As marketers look to understand how we’ll adapt to reform, there’s no shortage of ideas. Some suggest that marketing will go away. Others predict that the goals of marketing will simply change. Instead of driving usage of expensive services such as cardiology and oncology, marketers would focus on driving volume to preventive and early detection services that would reduce or eliminate the overall costs of treatment. Still others suggest that, despite the changes, marketers will do pretty much of what they do today, only targeting that slice of the patient population with high-paying private insurance.
What I don’t hear is any discussion about changing how marketing gets done.
The healthcare industry is being asked (or told) to change the way that it does everything.
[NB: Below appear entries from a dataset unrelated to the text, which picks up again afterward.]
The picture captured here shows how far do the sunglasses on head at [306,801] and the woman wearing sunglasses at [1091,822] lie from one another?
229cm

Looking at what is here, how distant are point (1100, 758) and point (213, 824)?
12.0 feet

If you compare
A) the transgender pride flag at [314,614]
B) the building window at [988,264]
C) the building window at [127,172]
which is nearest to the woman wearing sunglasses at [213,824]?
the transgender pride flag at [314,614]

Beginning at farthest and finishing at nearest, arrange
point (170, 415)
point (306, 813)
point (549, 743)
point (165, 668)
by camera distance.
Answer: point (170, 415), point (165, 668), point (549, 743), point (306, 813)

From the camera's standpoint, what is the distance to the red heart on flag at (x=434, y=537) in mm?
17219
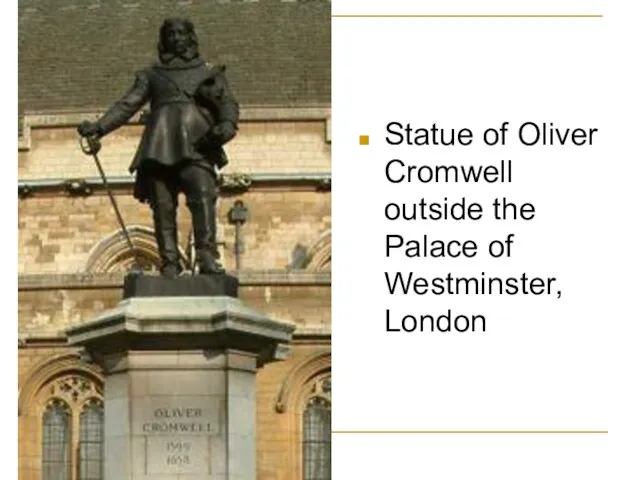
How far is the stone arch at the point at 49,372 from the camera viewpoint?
36.8m

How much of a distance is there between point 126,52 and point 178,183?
34550mm

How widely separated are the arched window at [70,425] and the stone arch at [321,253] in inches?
404

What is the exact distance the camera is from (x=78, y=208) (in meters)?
47.2

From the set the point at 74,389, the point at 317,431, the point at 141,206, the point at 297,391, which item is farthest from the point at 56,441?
the point at 141,206

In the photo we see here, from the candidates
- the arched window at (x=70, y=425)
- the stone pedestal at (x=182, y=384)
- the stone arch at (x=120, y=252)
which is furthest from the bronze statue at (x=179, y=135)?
the stone arch at (x=120, y=252)

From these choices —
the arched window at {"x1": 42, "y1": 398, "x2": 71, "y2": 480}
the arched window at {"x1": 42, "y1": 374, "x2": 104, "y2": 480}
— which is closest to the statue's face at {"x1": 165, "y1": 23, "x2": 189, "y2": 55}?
the arched window at {"x1": 42, "y1": 374, "x2": 104, "y2": 480}

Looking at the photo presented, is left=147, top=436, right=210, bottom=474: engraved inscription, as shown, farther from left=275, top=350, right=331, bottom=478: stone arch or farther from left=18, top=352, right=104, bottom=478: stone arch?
left=18, top=352, right=104, bottom=478: stone arch

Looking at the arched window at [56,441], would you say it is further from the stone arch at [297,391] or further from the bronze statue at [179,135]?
the bronze statue at [179,135]

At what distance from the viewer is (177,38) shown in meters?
17.3

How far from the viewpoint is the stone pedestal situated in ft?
54.6

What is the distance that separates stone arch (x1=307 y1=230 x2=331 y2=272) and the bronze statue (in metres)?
29.4

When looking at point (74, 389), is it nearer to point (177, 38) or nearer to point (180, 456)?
point (177, 38)

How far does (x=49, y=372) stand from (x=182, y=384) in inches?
812

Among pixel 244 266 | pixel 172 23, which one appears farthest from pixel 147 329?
pixel 244 266
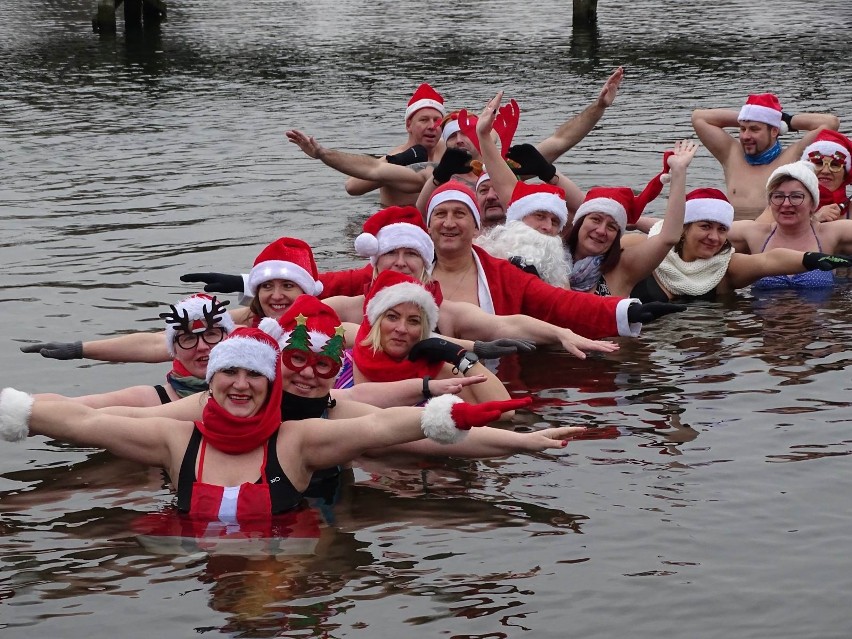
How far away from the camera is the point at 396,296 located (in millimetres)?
9180

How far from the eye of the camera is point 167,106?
24.9 meters

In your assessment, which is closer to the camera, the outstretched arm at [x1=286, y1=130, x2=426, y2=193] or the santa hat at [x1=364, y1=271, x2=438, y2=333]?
the santa hat at [x1=364, y1=271, x2=438, y2=333]

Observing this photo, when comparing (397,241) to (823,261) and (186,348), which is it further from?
(823,261)

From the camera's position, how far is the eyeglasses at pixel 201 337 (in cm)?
891

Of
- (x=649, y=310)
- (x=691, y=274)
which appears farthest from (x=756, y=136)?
(x=649, y=310)

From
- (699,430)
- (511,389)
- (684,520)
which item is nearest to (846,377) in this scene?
(699,430)

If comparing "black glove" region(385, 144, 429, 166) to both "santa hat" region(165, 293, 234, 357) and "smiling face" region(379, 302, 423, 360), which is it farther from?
"santa hat" region(165, 293, 234, 357)

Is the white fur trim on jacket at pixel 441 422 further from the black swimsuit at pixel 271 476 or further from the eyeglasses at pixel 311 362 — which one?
the eyeglasses at pixel 311 362

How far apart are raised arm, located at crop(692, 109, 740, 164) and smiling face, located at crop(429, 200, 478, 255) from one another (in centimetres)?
558

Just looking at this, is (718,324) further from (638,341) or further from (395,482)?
(395,482)

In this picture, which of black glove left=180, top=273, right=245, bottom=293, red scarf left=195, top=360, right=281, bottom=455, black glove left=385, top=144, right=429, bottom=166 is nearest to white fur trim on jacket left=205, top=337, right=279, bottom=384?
red scarf left=195, top=360, right=281, bottom=455

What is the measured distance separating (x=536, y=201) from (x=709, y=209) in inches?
66.6

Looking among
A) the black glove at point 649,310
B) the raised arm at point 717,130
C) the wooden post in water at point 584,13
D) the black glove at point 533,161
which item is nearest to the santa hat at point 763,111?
the raised arm at point 717,130

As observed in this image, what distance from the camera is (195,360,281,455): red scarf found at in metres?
7.65
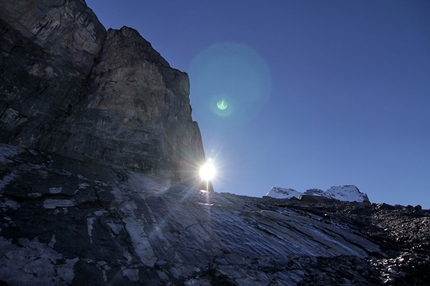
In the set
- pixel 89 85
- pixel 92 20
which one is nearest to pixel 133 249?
pixel 89 85

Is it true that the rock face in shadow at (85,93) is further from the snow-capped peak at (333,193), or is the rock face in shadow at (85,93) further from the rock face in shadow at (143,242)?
the snow-capped peak at (333,193)

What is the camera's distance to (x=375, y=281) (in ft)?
26.8

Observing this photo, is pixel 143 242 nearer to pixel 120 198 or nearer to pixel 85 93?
pixel 120 198

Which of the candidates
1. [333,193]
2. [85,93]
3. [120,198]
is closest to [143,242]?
[120,198]

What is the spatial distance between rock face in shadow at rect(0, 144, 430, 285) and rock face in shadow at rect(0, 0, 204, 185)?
3.01 metres

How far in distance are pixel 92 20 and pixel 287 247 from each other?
66.4ft

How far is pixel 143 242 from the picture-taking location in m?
6.44

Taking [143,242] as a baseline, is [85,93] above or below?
above

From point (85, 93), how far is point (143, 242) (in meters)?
13.0

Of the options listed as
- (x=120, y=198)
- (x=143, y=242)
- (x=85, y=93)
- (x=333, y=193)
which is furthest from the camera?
(x=333, y=193)

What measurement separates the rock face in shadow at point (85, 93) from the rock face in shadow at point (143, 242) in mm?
3015

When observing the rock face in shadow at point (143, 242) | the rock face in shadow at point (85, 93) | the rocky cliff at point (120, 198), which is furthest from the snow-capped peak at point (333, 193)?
the rock face in shadow at point (143, 242)

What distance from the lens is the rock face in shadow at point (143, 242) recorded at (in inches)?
194

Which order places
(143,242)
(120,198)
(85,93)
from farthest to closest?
(85,93) → (120,198) → (143,242)
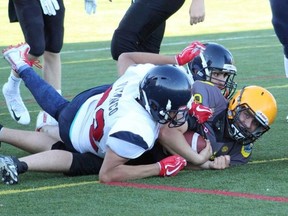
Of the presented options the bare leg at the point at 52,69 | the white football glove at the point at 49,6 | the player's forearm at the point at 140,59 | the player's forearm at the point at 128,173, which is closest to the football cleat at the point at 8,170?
the player's forearm at the point at 128,173

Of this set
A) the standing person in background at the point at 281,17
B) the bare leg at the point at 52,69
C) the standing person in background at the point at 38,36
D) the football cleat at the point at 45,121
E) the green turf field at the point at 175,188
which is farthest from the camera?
the bare leg at the point at 52,69

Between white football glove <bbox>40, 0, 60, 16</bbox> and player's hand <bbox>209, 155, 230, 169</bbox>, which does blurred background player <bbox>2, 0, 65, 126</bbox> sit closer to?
white football glove <bbox>40, 0, 60, 16</bbox>

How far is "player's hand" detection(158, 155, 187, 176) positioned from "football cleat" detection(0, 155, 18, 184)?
31.9 inches

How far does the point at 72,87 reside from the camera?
953 centimetres

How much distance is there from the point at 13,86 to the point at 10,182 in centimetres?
246

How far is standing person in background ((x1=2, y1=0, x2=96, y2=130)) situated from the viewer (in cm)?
700

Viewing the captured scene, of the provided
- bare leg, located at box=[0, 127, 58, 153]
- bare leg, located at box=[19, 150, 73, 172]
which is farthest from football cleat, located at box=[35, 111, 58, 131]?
bare leg, located at box=[19, 150, 73, 172]

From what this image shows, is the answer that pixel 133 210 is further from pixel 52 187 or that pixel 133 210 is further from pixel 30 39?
pixel 30 39

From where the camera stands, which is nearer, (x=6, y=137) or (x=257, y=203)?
(x=257, y=203)

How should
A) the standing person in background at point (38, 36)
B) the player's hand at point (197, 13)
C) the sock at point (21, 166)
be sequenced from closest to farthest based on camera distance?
the sock at point (21, 166), the player's hand at point (197, 13), the standing person in background at point (38, 36)

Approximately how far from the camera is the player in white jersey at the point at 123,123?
4945mm

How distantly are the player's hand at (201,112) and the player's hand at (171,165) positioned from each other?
0.93 feet

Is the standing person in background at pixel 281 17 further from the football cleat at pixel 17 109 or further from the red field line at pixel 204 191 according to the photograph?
the football cleat at pixel 17 109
The models of care delivery are changing, as are the payment and delivery structures.
It’s very presumptive to think that marketing will continue to work as it always has, with only a few small tweaks to what it is we’re marketing or who we’re marketing it to.
Look back at the list of issues faced by the healthcare industry. That list could just as easily have been applied to healthcare marketing:
- We cost too much.
- Our results are often intangible and take too long to deliver value.
- We have no accountability to prove what tactics are working . . . and, in the absence of that data, we continue to put our resources behind strategies and channels that don’t produce results.
- We aren’t coordinating our efforts in a way that have the maximum impact on the health consumers that we need to reach.
Certainly, this requires bold adoption of new marketing tools, both tools for reaching consumers and tools for measuring the results of our efforts.
More importantly, it’s going to require marketers to be better, faster and stronger. We’ll need to deliver more value, more quickly, for a lower investment.
It’s a bold challenge that lies ahead. Our organizations are setting up new foundations to enable the changes that they’ll go through in the coming years. Is your marketing department ready?